*Set task*
The records below must be retyped exactly.

________________

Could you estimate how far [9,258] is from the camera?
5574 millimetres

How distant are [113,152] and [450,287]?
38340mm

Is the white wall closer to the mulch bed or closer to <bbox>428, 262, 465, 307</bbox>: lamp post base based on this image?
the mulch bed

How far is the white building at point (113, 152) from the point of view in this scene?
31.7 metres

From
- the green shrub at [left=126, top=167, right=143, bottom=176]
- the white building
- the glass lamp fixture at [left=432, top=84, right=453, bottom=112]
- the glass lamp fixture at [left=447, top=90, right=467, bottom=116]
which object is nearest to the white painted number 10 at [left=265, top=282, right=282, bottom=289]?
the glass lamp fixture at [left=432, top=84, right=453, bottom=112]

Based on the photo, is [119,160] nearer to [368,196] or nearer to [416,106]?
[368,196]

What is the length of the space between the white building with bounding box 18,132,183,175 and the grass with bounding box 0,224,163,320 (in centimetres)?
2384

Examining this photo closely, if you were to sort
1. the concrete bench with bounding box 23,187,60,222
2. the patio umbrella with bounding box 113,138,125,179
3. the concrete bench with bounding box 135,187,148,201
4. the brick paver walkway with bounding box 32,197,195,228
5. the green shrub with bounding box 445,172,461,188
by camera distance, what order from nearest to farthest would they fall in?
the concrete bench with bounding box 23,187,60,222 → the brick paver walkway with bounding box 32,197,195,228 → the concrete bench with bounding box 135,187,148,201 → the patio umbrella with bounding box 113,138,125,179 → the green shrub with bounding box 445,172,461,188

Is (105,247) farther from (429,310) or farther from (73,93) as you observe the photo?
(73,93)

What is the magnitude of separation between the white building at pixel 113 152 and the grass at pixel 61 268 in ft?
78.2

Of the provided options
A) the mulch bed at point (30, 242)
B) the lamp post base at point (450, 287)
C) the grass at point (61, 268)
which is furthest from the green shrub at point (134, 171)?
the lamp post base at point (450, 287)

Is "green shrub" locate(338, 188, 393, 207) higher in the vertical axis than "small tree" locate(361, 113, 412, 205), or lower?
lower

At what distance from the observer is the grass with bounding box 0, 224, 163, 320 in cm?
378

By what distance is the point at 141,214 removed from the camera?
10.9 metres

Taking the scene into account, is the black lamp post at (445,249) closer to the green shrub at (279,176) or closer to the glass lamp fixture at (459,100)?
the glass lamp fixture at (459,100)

________________

*Problem solution*
Could you estimate how far [9,258] is from the camera?
5574 millimetres

How distant are [113,152] and [450,287]?
38340mm

Is the white wall closer to the mulch bed or closer to <bbox>428, 262, 465, 307</bbox>: lamp post base based on this image?
the mulch bed

How far is the white building at point (113, 152) from the point of view in this scene?
31.7 metres

From
- the green shrub at [left=126, top=167, right=143, bottom=176]
- the white building
- the glass lamp fixture at [left=432, top=84, right=453, bottom=112]
- the glass lamp fixture at [left=447, top=90, right=467, bottom=116]
which object is nearest to the white painted number 10 at [left=265, top=282, right=282, bottom=289]?
the glass lamp fixture at [left=432, top=84, right=453, bottom=112]

Based on the photo, is [119,160] nearer to [368,196] or nearer to [416,106]?
[368,196]

What is the length of the space between the white building with bounding box 18,132,183,175 and the grass with bounding box 0,224,163,320 (in centimetres)?
2384

Examining this photo closely, if you were to sort
1. the concrete bench with bounding box 23,187,60,222
2. the patio umbrella with bounding box 113,138,125,179
3. the concrete bench with bounding box 135,187,148,201
4. the brick paver walkway with bounding box 32,197,195,228
5. the green shrub with bounding box 445,172,461,188
by camera distance, what order from nearest to farthest would they fall in?
the concrete bench with bounding box 23,187,60,222 → the brick paver walkway with bounding box 32,197,195,228 → the concrete bench with bounding box 135,187,148,201 → the patio umbrella with bounding box 113,138,125,179 → the green shrub with bounding box 445,172,461,188

Is (105,247) farther from (429,310) or farther from (73,93) as you observe the photo?
(73,93)

What is the magnitude of separation between the white building at pixel 113 152 and the grass at pixel 61 268 in ft?
78.2

Of the provided options
A) the mulch bed at point (30, 242)
B) the lamp post base at point (450, 287)
C) the grass at point (61, 268)
which is furthest from the green shrub at point (134, 171)?
the lamp post base at point (450, 287)

Is "green shrub" locate(338, 188, 393, 207) higher in the vertical axis than "small tree" locate(361, 113, 412, 205), or lower?
lower

At what distance from the observer is the grass with bounding box 0, 224, 163, 320 in cm?
378

By what distance is the point at 141,214 removed from the camera?
10.9 metres

Taking the scene into account, is the black lamp post at (445,249) closer to the green shrub at (279,176) or closer to the glass lamp fixture at (459,100)?
the glass lamp fixture at (459,100)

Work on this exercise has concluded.